Parks was talking from her front yard in Los Angeles, where she runs the grad program in writing for performance at California Institute of the Arts. Born in Kentucky, she moved around because her father was in the Army, then lived for a long while in New York City, moving to Los Angeles with her husband about four years ago. She's at ease on the phone -- lively, personable, smart.
"My parents brought me up with street smarts," she says. "I know when something looks like a big rip-off. It's like when [in another big city scam] somebody rushes up to you on the street with a wallet of money, 'Oh, my god, look what I just found, what should we do with it?'"

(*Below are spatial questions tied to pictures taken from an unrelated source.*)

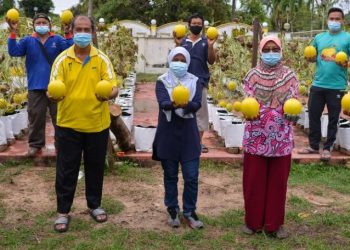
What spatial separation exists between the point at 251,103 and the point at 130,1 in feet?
95.7

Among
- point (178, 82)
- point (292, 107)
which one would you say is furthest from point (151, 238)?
point (292, 107)

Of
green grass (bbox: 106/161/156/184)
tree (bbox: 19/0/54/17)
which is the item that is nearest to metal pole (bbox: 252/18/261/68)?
green grass (bbox: 106/161/156/184)

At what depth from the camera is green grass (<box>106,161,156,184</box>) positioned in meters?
5.68

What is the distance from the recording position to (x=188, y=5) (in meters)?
31.5

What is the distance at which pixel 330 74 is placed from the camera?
606cm

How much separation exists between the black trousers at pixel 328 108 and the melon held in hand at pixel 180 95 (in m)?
2.84

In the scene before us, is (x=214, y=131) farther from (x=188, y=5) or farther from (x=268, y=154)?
(x=188, y=5)

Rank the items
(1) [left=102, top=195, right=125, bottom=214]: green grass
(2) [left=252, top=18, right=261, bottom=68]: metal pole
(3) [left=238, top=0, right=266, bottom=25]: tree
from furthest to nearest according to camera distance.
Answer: (3) [left=238, top=0, right=266, bottom=25]: tree < (2) [left=252, top=18, right=261, bottom=68]: metal pole < (1) [left=102, top=195, right=125, bottom=214]: green grass

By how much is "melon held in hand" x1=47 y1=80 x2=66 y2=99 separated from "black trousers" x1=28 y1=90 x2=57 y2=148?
6.05 feet

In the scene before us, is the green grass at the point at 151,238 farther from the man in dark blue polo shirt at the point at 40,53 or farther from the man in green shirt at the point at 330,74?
the man in green shirt at the point at 330,74

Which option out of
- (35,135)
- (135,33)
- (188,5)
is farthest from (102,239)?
(188,5)

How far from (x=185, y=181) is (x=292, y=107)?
1.10 meters

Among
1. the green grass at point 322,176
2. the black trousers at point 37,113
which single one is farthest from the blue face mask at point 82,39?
the green grass at point 322,176

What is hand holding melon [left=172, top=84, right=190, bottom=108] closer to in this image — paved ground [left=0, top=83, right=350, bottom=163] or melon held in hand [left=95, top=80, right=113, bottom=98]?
melon held in hand [left=95, top=80, right=113, bottom=98]
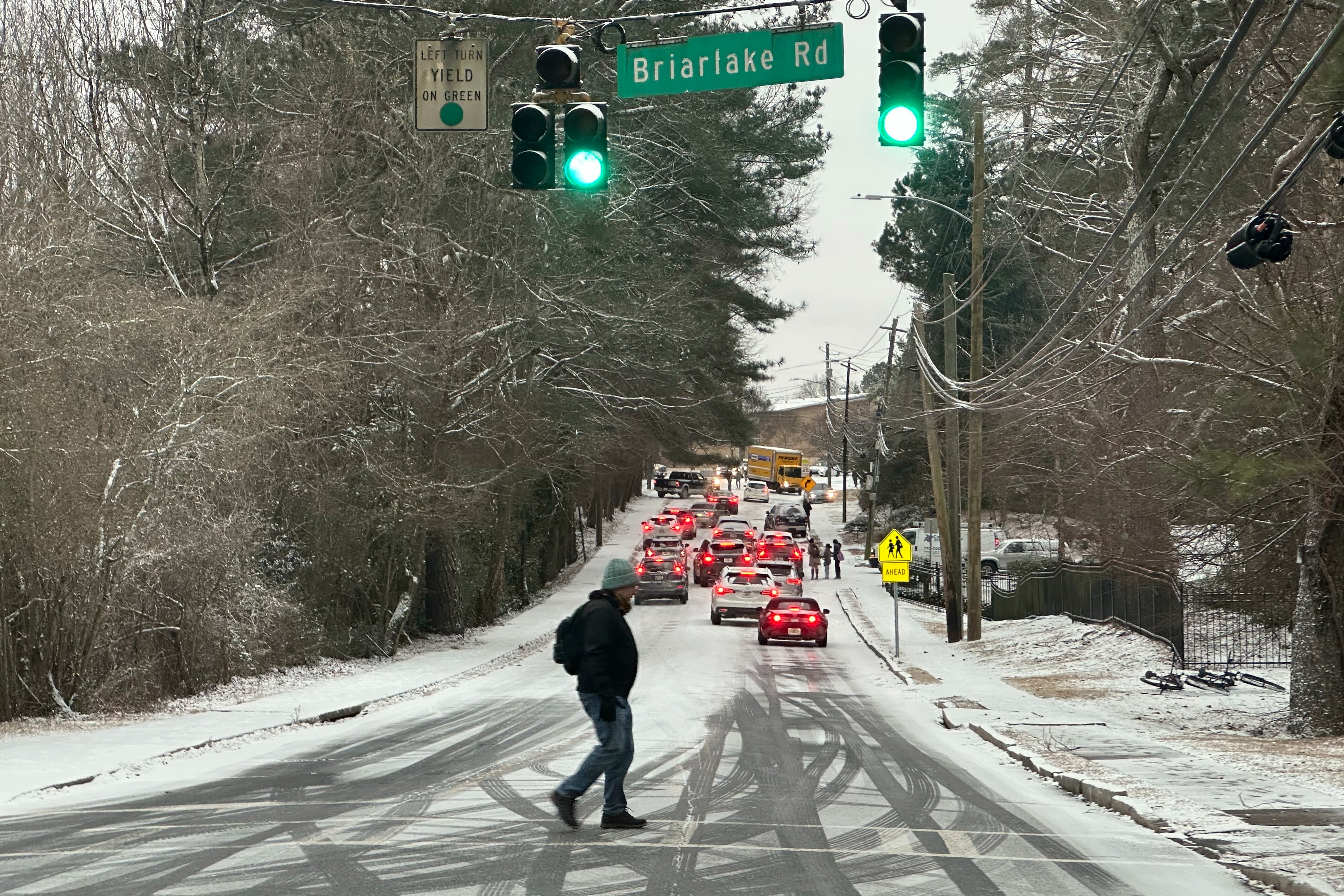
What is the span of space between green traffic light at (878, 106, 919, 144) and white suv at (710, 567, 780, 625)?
1178 inches

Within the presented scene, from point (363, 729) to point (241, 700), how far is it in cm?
392

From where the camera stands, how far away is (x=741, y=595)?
40781 mm

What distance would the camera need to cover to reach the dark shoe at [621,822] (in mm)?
9656

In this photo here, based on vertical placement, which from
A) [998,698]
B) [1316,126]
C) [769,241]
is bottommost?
[998,698]

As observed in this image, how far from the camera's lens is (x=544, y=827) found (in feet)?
32.2

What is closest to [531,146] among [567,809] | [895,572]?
[567,809]

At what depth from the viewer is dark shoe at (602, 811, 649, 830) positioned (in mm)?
9656

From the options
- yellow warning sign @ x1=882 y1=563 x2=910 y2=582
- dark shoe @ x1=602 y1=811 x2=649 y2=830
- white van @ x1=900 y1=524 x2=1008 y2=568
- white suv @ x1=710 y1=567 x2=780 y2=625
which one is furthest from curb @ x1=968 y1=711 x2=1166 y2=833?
white van @ x1=900 y1=524 x2=1008 y2=568

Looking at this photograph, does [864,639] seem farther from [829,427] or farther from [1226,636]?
[829,427]

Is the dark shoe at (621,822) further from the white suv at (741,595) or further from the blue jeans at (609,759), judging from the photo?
the white suv at (741,595)

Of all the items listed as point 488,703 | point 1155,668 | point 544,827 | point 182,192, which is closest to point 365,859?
point 544,827

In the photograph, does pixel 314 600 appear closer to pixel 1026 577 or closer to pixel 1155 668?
pixel 1155 668

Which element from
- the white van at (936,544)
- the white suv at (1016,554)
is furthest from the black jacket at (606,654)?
the white suv at (1016,554)

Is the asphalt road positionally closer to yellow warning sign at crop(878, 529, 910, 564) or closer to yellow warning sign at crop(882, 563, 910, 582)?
yellow warning sign at crop(882, 563, 910, 582)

She laughs at that. "I'd rather go to Vegas and play a slot machine -- all that's about is trying to win some money." Three card and other scams, of course, are more about thinking you're going to outwit someone and get something for nothing. That's one possible metaphor in the play, which has been compared to "a cross between a hip-hop riff and a Greek tragedy."
Lincoln and Booth inevitably suggest a historical metaphor, too. But Parks leaves all that up to the audience: "I don't know if it means anything besides what it is," she says.
As to the play's humor, Parks points out when Wolfe took the Broadway cast (Jeffrey Wright and Mos Def) to London's Royal Court, the audience loved it, "and they got all the jokes." Now, it's playing at the Mark Taper Forum in L.A. in another production, also directed by Wolfe, that started at Seattle Rep. And there's a different production at the Oregon Shakespeare Festival in Ashland.
In other words, Parks has not held back the rights, hoping for some big-ticket tour. "My whole feeling about this play is that it's important to give it to the world. See the George Wolfe production, but also see it in Chicago, Philadelphia or Pittsburgh. Let people do their own version. Two Indian actors who want to do a reading were at the talk-back at the Taper: 'Great,' I said, 'have fun, it's for you.'"
Asked for playwrights she admires, Parks starts with August Wilson -- "I look up to him so much" -- then tumbles out a lot of other names: "Sam Sheperd, Brecht, Ntozake Shange, Albee, Tennessee Williams; Mac Wellman among the weird ones; Adrienne Kennedy ..."
Was Wolfe an influence as a playwright, especially his satiric "Colored Museum"?
"No, I'm more like August's plays," she says. "I'm not really the 'I have something to tell you' kind. My plays are more like, 'I have a story to tell you.' I don't have a message. My plays [work] the way a dream moves you toward action from deep within, not from without, not 'hey, you gotta do something.' " She likes a play to work "like wormholes into their conscious, like a myth would."
So in teaching playwriting, Parks encourages her students "to listen to their gut and not to worry about getting it right the first time. You embrace the ocean of the imagination, and then later invite in the re-write team to smooth the surfaces and connect the dots."
She takes just two students a year for the three-year program, so she deals with just six students at a time. "I'm sort of like their art mama, a mentor more than teacher, but a teacher, too. I take the time with them. We start with plays, read a lot of Shakespeare, write screenplays. If they feel like writing a novel, I say go for it."
Parks has written a novel of her own, "Getting Mother's Body," published last year by Random House and coming out in paperback this April.
"I don't know if I'm a theater person," she says. "I think I'm a writer."